Druid Cuboids / query rewriting ?

I would like to discuss options / strategies for optimizing Druid query performance. Let me first briefly describe our setup:

We are trying to deploy a Druid cluster that takes in roughly 100TB of compressed data per day. The Druid segments are having a segment- and query-granularity HOUR and the compressed segment sizes in S3 are about 50GB per day. We have about 30 dimensions and 30 measures in our main datasource at a rollup ratio of 22. The datasource gets served up by 20 4xlarge historicals and a 4xlarge broker. Even when we only send one query at a time, the responses are too slow (15 to 30 seconds if we query more than a couple of days).
We’ll be looking into the metrics and be playing around with some options but I meant to ask a couple of questions with regard to query performance optimization to know which strategies might yield the biggest speedup.

I read up on the possibilities of Druid routers and tiers and having different query granularities. However, I cannot help but thinking that the most speedup in query performance should be due to having a better rollup ratio.
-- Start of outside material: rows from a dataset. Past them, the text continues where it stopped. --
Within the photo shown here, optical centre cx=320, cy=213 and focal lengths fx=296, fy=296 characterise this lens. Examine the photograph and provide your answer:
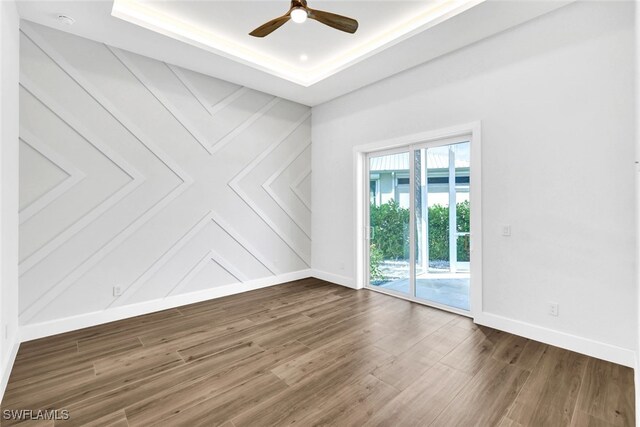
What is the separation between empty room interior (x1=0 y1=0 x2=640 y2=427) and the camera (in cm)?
220

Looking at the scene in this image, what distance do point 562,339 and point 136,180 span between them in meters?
4.84

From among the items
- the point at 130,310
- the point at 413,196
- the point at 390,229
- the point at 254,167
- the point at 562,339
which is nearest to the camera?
the point at 562,339

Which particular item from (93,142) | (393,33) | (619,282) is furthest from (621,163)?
(93,142)

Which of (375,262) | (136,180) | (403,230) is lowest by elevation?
(375,262)

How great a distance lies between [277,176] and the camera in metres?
5.00

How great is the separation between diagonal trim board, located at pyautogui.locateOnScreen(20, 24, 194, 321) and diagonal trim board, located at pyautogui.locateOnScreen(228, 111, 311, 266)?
27.5 inches

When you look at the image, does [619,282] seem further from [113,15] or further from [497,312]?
[113,15]

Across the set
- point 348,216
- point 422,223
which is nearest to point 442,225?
point 422,223

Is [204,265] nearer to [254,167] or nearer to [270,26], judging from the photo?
[254,167]

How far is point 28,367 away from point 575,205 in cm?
499

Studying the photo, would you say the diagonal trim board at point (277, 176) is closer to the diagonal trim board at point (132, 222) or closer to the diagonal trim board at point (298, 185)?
the diagonal trim board at point (298, 185)

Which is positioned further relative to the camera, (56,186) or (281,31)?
(281,31)

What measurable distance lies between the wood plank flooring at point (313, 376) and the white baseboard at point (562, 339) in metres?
0.09

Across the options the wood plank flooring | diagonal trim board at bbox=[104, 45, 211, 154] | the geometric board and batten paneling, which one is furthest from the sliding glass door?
diagonal trim board at bbox=[104, 45, 211, 154]
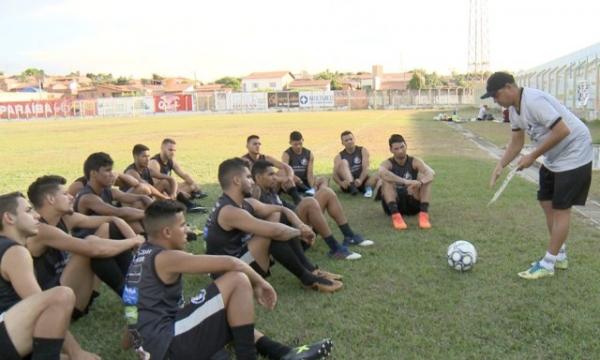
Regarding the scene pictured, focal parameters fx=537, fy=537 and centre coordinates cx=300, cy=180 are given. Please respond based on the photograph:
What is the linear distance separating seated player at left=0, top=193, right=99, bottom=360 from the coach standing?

If so, it would seem to make a whole lot of sense if one could construct a set of peer datasources such that for example a main datasource has all 30 dimensions and one peer datasource would be based on the the same data but have only a carefully selected subset of dimensions, lets say the 10 most used dimensions.

This peer datasource would have a much better rollup ratio and would probably be able to serve queries much faster without any unwanted tradeoff like having a higher time-granularity. This would be a similar concept as precomputing a partial cube in OLAP or precomputing aggregation groups in RDBMS systems. I know that the ingestion part of such a setup could be done via re-indexing tasks which would re-ingest existing druid segments and re-index them on fewer dimensions. However, as far as my understanding goes, the segments that now have a reduced number of dimensions would need to go into a separate datasource because a given datasource cannot serve up multiple granularities of the same time-frame.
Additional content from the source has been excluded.